Sleep and Exercise
In my current postdoctoral fellowship I am looking at data from the Brain in Motion study (Tindal et al., 2013), a longitudinal study conducted on elderly adults between the age of 55 and 83, with no cognitive complaints. The main aim of the study is to investigate the effects of six months aerobic exercise intervention on several outcomes including sleep and brain health. Specifically I am looking at effects of the exercise intervention on sleep as measured with subjective measures (PSQI) and Polysomnography (PSG), brain health (MRI) and cognition.

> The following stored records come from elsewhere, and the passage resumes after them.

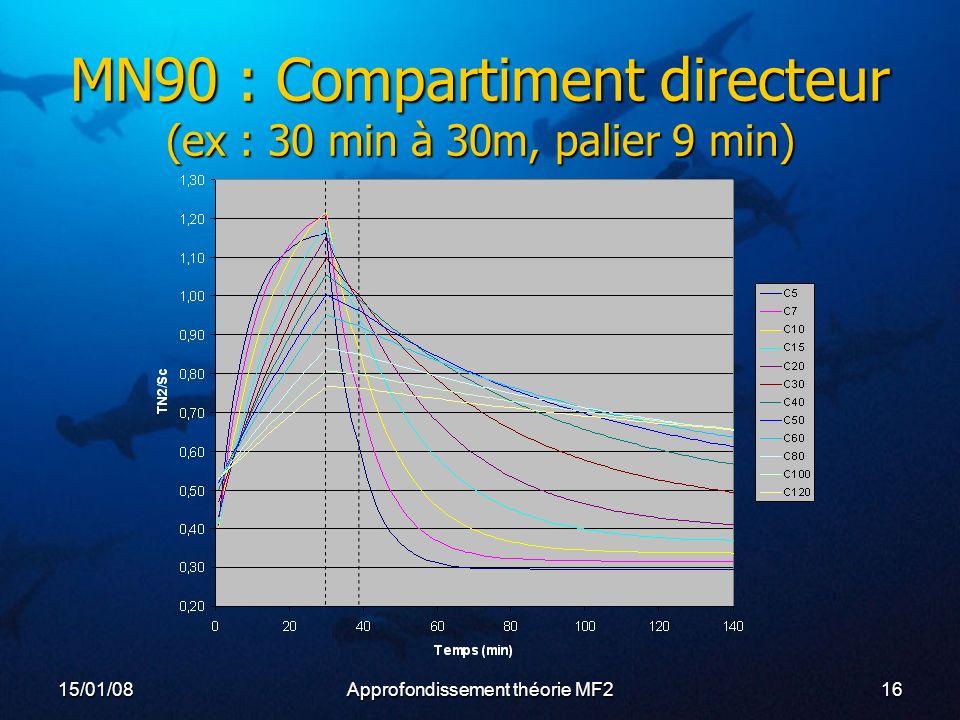 MN90 : Compartiment directeur (ex : 30 min à 30m, palier 9 min)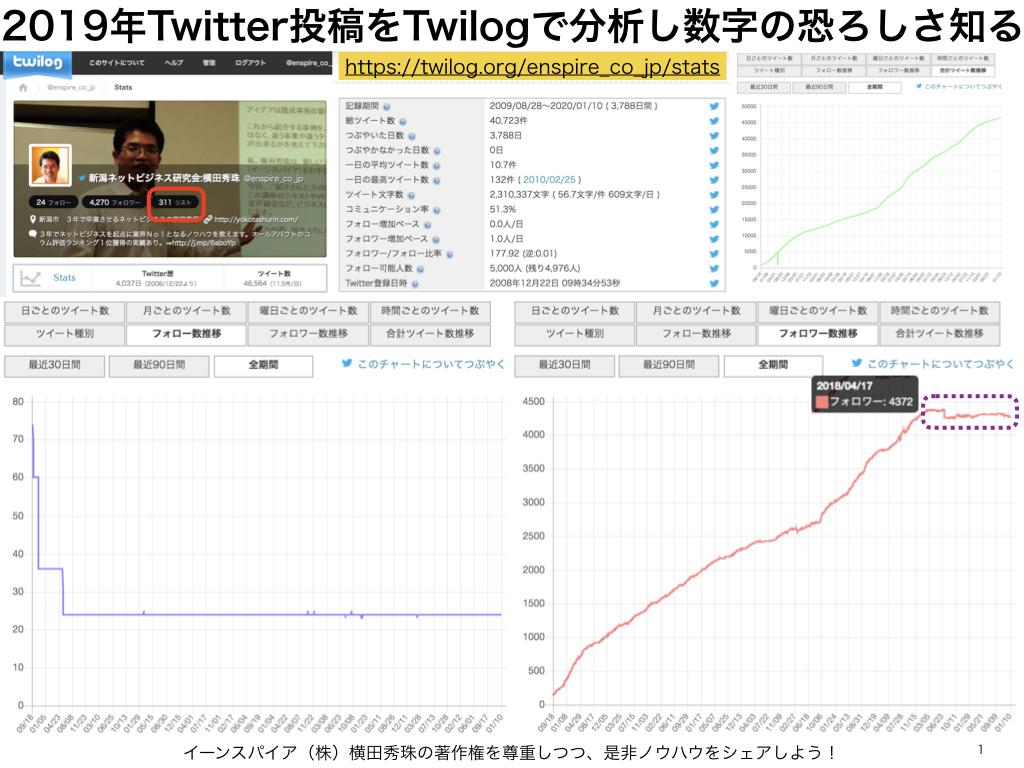 2019年のTwitter投稿をTwilogで分析し数字の恐ろしさ知る
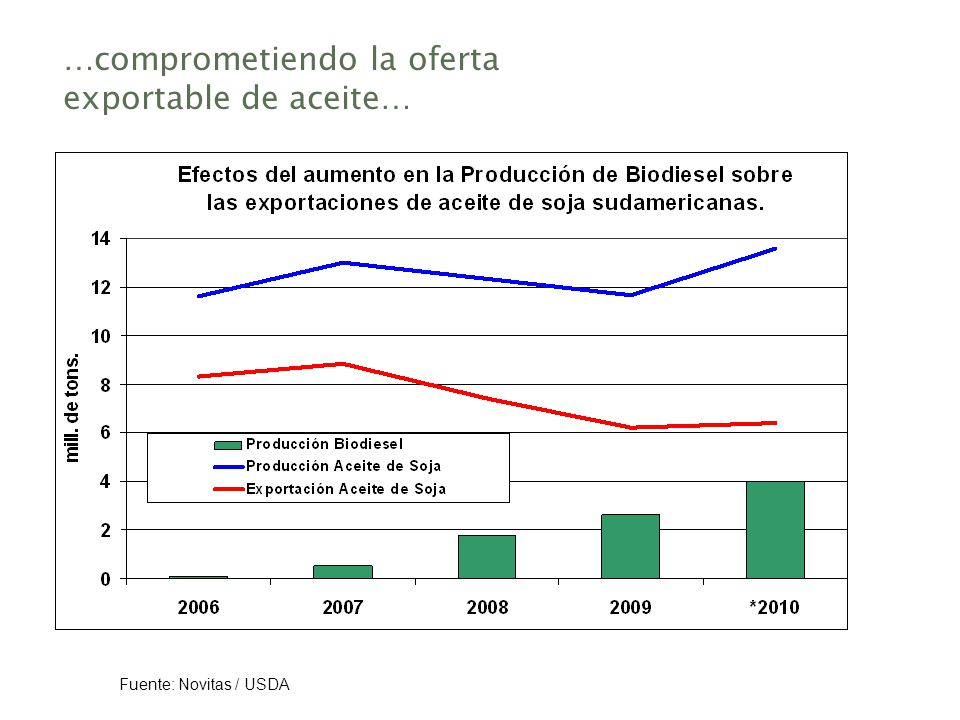 …comprometiendo la oferta exportable de aceite…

Effects of sleep, sleep-deprivation, and sleep disturbances on cognitive functioning
Sleep is important for our mental, physical and emotional well–being. It plays a critical role in a variety of functions, including restoration of the endocrine and metabolic processes, energy conservation, memory consolidation, and recovery of cortical functioning. In support of such a critical role, it has long been established that sleep deprivation degrades several aspects of neurocognitive performance. In my research, I use total sleep deprivation paradigms to test the effects of lack of sleep on a variety of cognitive processes, including emotional processing and spatial orientation.
Sleep and Empathy
The effect of sleep loss on mood and emotions’ processing has been shown to be more impactful on daily life than its effect on motor performance. However, the effects of sleep loss on higher order cognitive processes such as emotional empathy are still not fully understood. In my research, I investigate the detrimental effects of sleep loss and poor sleep quality on emotional empathy. In these studies participants are usually deprived of one night of sleep, or they are monitored through an actigraph for one week in order to have a reliable measure of their quality of sleep; then, they are asked to perform emotional empathy tasks in which they report their emotional empathic responses while viewing photographs with emotional valence. In addition, some participants are recruited for neuroimaging studies (fMRI, Task and Resting-State functional connectivity, cortical thickness and other structural analyses) in which I investigate the neurological bases underlying the significant cognitive and behavioural relationship between sleep and empathy.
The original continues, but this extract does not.